Towards an Accountable and Reproducible Federated Learning: A FactSheets Approach
This addresses transparency and trustworthiness issues in FL for AI engineering and ethics, though it is incremental as it builds on existing AI FactSheets.
The paper tackles the problem of ensuring accountability and reproducibility in Federated Learning (FL) by introducing the AF^2 Framework, which uses verifiable claims and tamper-evident facts to create reproducible arguments, enabling auditors to validate and certify FL processes.

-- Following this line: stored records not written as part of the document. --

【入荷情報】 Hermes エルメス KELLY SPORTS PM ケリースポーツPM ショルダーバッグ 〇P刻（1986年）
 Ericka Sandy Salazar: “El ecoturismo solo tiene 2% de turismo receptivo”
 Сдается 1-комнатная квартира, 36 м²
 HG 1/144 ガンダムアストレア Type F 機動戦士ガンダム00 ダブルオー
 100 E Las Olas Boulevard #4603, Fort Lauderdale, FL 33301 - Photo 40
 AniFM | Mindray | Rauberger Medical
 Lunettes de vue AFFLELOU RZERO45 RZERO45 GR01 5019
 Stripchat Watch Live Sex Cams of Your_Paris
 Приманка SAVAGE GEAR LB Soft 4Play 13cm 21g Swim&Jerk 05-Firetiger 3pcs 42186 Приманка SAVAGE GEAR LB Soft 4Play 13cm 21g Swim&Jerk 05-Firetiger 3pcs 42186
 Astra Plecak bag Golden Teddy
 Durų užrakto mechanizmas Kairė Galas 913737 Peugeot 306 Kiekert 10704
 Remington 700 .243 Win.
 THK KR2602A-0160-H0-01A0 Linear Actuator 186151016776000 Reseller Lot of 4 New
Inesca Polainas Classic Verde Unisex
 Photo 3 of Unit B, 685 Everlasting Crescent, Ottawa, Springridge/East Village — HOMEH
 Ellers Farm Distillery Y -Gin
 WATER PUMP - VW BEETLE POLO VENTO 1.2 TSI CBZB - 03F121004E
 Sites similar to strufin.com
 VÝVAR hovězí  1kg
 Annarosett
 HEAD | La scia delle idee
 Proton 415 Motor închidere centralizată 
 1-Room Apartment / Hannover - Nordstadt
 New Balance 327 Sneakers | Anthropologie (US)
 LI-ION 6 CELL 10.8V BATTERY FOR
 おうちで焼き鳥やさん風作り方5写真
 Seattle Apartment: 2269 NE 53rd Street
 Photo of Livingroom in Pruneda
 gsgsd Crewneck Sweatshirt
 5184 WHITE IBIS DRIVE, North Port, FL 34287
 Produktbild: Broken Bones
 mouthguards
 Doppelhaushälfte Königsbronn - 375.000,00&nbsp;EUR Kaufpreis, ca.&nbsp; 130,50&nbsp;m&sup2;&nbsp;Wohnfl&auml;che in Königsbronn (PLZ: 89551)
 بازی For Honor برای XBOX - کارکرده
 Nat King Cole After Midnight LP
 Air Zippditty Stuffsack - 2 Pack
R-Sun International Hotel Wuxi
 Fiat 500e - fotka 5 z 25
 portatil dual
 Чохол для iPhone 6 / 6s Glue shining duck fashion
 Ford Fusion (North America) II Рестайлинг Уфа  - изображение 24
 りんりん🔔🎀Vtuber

Federated Learning (FL) is a novel paradigm for the shared training of models based on decentralized and private data. With respect to ethical guidelines, FL is promising regarding privacy, but needs to excel vis-à-vis transparency and trustworthiness. In particular, FL has to address the accountability of the parties involved and their adherence to rules, law and principles. We introduce AF^2 Framework, where we instrument FL with accountability by fusing verifiable claims with tamper-evident facts, into reproducible arguments. We build on AI FactSheets for instilling transparency and trustworthiness into the AI lifecycle and expand it to incorporate dynamic and nested facts, as well as complex model compositions in FL. Based on our approach, an auditor can validate, reproduce and certify a FL process. This can be directly applied in practice to address the challenges of AI engineering and ethics.